Outdated Food Systems Are Killing the Planet—and Us

Outdated Food Systems Are Killing the Planet—and Us
A man lifts a tarp to show a flood inside his covered farm in Zhaoguo village in central China’s Henan province, Oct. 22, 2021 (AP photo by Ng Han Guan).

For the past 60 years, a series of agricultural innovations have helped feed the world. New varieties of staple crops produced high yields. New fertilizers encouraged crop health. And improved agronomic methods helped farmers make the most of their resources. These new tools and practices became foundational to the production of agriculture in the U.S. and around the world, enabling marked increases in output and important reductions in rural poverty.

But that productivity-centric model is no longer meeting global needs.
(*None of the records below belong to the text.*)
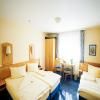 Hotel Sauer Garni 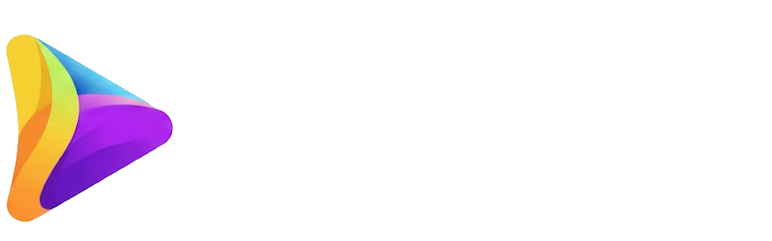 Uvaplay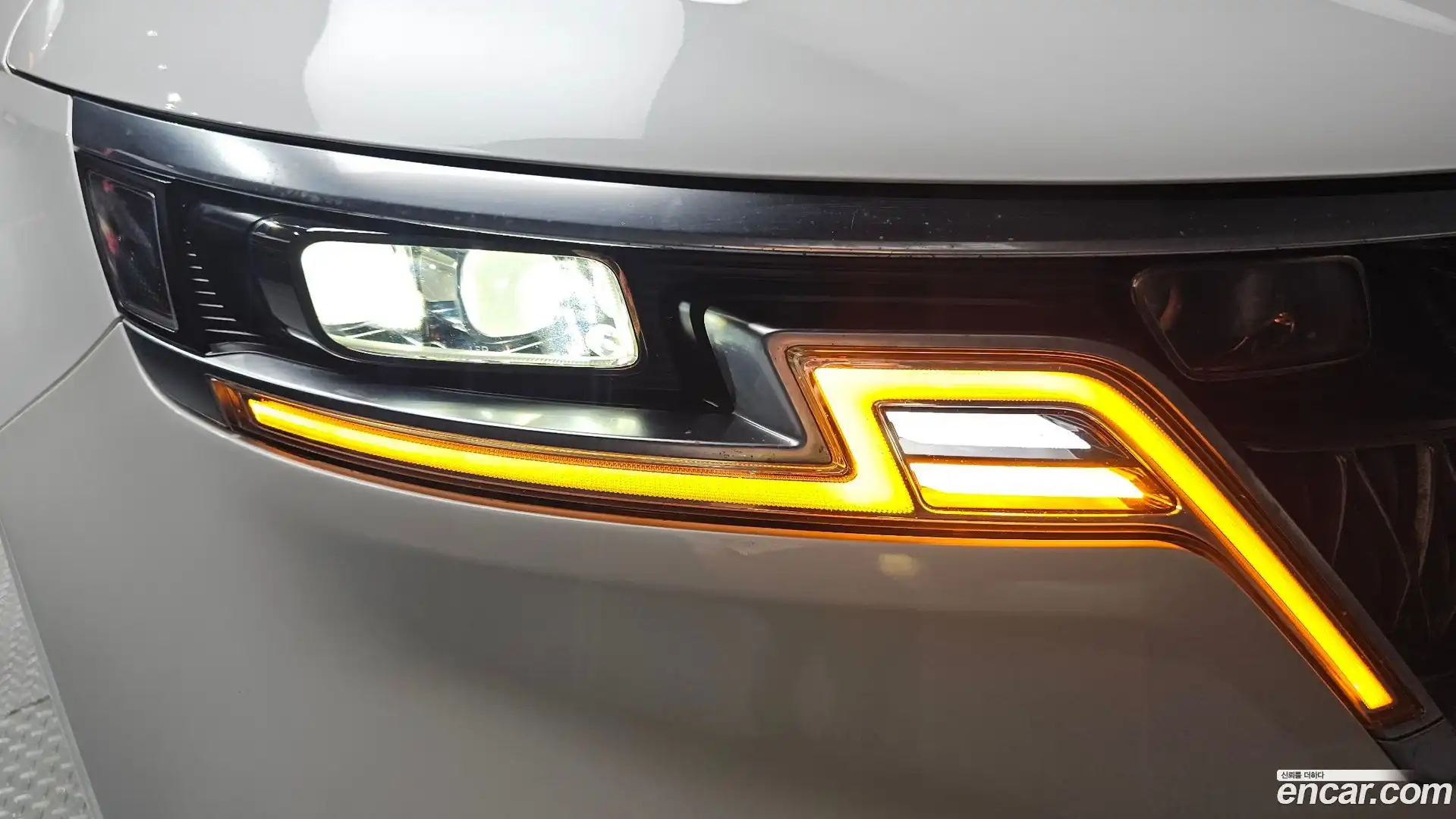 Canival Kia 2021.5-OUTER-032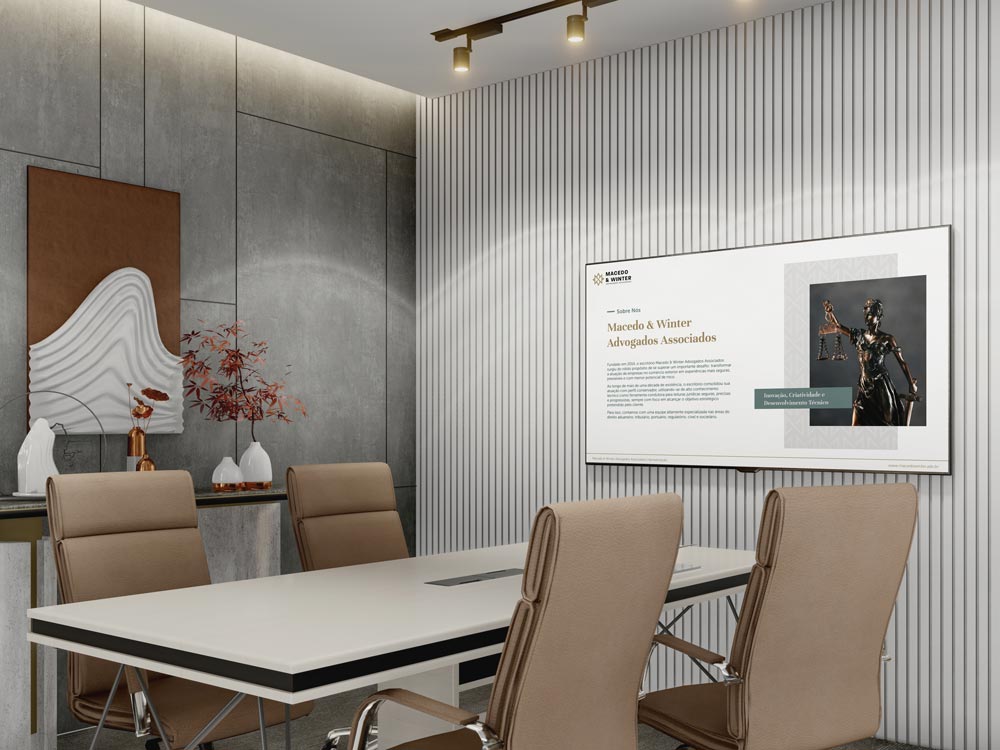 gajaw-Consultoria-Marketing-Macedo-Winter-Advogados-Associados-Apresentacao-Corporativa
Over the past decade, hunger has once again started to rise, bringing with it doubts about our long-term ability to nourish the world’s population, which is projected to reach 10 billion by 2050. The pandemic only worsened these trends. Today, around one-tenth of the planet­—some 811 million people­—is undernourished

It’s also clear now that the challenge is greater than producing more food to end hunger. The same innovations that made staple crops so cheap and widely available also popularized diets that tend to cause obesity and other preventable diseases. And we now know that many of these new agricultural practices contribute to climate change and damage the environment.